Additional search options are by domain name and full text searching of WIPO Decisions. Search results can be sorted by date or relevance and can be viewed with or without the summaries. Each result also includes a "Find Similar" link.
ITIS Adds Statutes
National Law Library subsidiary, ITIS, has added more state statutes to its legal database. The database now includes 34 states with the addition of Arizona, Delaware, Louisiana, Maine, New Hampshire, Utah and Wyoming. According to the chairman of ITIS, the information database can be easily searched, by lawyers and non-lawyers, using Litidex search technology. Details are available at http://www.itisinc.com/. Get more information from the
press release at http://library.northernlight.com/FB20020723920000353.html.
Newswise Offers Directory of Experts
Newswise, an online clearinghouse for scientific, medical, liberal arts and business news, has created a searchable directory of experts at http://www.newswise.com/ncd/.
The site is searchable by several different variables, including institution name, state, institution category, and subject area. (Over 400 research institutions participate in Newswise; it isn't clear how many are in the expert database.)
Searching for sources in Alaska found two results. Information includes phone, address, fax, and contact name and e-mail. Searching for everything in Agriculture found 15 results, and everything in Biotech found 10 results.
Search Engine Gigablast Enters Beta
Search engine Gigablast (http://www.gigablast.com) blasted into beta last weekend. And while they have a comparatively small index (73M pages), there are some good ideas here.
Do a simple search on the front page or use the advanced search to set up a query. You'll notice that the advanced search lets you both sort by date and restrict your summary to a certain number of lines.

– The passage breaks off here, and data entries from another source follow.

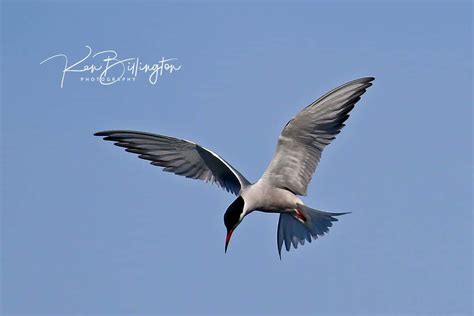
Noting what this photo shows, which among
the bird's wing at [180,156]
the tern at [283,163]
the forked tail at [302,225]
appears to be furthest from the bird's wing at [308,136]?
the bird's wing at [180,156]

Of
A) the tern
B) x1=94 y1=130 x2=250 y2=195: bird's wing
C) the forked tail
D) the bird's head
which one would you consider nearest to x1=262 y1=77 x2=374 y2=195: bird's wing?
the tern

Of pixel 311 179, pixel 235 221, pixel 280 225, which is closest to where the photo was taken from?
pixel 235 221

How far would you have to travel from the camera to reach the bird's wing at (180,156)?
9.09m

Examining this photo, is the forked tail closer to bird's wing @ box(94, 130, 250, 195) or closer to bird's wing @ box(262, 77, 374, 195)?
bird's wing @ box(262, 77, 374, 195)

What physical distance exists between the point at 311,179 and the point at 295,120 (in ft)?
2.51

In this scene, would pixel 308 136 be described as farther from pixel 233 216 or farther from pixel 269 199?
pixel 233 216

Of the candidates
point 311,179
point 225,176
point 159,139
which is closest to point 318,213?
point 311,179

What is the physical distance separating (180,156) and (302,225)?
1.43 m

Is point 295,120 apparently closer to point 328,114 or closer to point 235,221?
point 328,114

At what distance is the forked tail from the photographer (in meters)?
9.16

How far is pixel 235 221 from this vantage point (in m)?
8.53

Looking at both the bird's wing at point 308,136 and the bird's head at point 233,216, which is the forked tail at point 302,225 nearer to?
the bird's wing at point 308,136

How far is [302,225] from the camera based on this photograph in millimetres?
9523

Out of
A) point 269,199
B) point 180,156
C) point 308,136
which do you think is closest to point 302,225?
point 269,199
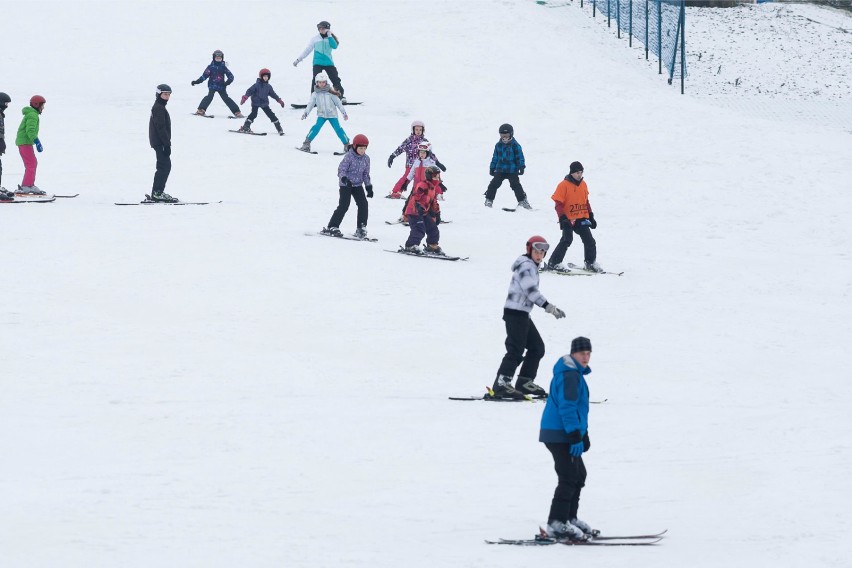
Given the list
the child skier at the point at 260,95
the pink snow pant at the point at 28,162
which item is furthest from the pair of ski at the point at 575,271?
the child skier at the point at 260,95

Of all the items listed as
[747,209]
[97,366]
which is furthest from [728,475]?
[747,209]

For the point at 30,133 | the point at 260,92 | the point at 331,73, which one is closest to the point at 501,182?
the point at 260,92

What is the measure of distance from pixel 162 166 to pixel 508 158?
5.34 metres

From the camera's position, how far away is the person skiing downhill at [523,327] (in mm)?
10562

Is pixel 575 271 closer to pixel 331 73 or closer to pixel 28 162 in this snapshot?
pixel 28 162

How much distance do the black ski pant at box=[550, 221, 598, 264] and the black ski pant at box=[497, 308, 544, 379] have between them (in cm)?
505

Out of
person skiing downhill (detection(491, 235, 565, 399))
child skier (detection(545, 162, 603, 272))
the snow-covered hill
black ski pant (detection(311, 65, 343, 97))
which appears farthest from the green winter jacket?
person skiing downhill (detection(491, 235, 565, 399))

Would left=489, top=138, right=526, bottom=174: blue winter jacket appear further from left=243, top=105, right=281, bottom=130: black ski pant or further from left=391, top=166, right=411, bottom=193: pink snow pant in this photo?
left=243, top=105, right=281, bottom=130: black ski pant

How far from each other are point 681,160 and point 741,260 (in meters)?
5.90

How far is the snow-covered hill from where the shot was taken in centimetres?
825

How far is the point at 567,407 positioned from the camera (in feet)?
26.1

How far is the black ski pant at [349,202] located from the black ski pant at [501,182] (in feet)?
11.8

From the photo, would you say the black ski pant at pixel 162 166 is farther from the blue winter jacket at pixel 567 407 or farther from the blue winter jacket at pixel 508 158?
the blue winter jacket at pixel 567 407

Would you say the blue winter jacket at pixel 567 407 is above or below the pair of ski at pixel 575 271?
above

Search results (which as far as I can tell only provide 10 results no matter how many you specify in the advanced search) are cool. You get, in addition to the title, URL, and size, the last-spidered date, the last-modified date if available (the spider pulls it out of the header) and a link to a cache. The cache also has a spider date.
Gigablast also indexes URLs immediately, it looks like. Use the Add URL link and then refresh the front page a couple times. You'll see the number change. I added a page that I know Gigablast didn't have, then queried Gigablast a few
minutes later for a phrase that didn't exist in its index but was on that page. Boom, it was there. When Gigablast says it indexes pages instantly it ain't kidding. One to watch.